As a first step, I decided to convert the images to grayscale because it reduces the dimensionality of the dataset and allows for a classification that is not biased on color (although red and blue colors might help identify the traffic sign in question).
Then the picture was resized (if it was not the standard size to begin with) to (32, 32, 1), then normalized to a mean of 0 (values ranging from -0.5 to 0.5). Normalization was used to ensure that the classification is not skewed towards large or small number values.
Here is an example of a traffic sign image after each step.
The code for my final model is located in the seventh cell of the ipython notebook.

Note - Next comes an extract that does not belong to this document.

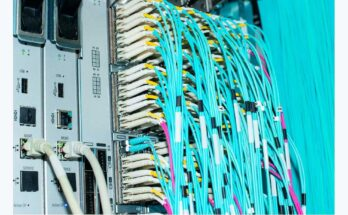 blue network cables - Photograph: Volker Schlichting/Getty Images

My final model consisted of the following layers:
Layer | Description |
---|---|
Input | 32x32x1 grayscale image |
Convolution 5x5 | 1x1 stride, valid padding, outputs 28x28x6 |
RELU | |
Max pooling | 2x2 stride, outputs 14x14x6 |
Convolution 5x5 | 1x1 stide, valida padding, outputs 10x10x16 |
RELU | |
Max pooling | 2x2 stride, outputs 5x5x16 |
Fully connected | input :400, output: 120 |
RELU | |
Fully connected | input: 120, output: 84 |
RELU | |
Fully connected | input: 84, output: 43 |
Softmax |
The code for training the model is located in the section Train, Validate and Test the Model in Step 2. The following hyperparametere and training algorithms were used:
Parameter/Algorithm | Value |
---|---|
Epoch number | 150 |
Learning rate | 0.001 |
Batch size | 100 |
Weight initialization | Normal distribution, mean 0, sd, 0.1 |
Convolution 3x3 | 1x1 stide, valida padding, outputs 10x10x16 |
Error term | mean squared error |
Optimization algorithm | Adam optimizer |
5. Prompt: Describe the approach taken for finding a solution. Include in the discussion the results on the training, validation and test sets and where in the code these were calculated. Your approach may have been an iterative process, in which case, outline the steps you took to get to the final solution and why you chose those steps. Perhaps your solution involved an already well known implementation or architecture. In this case, discuss why you think the architecture is suitable for the current problem.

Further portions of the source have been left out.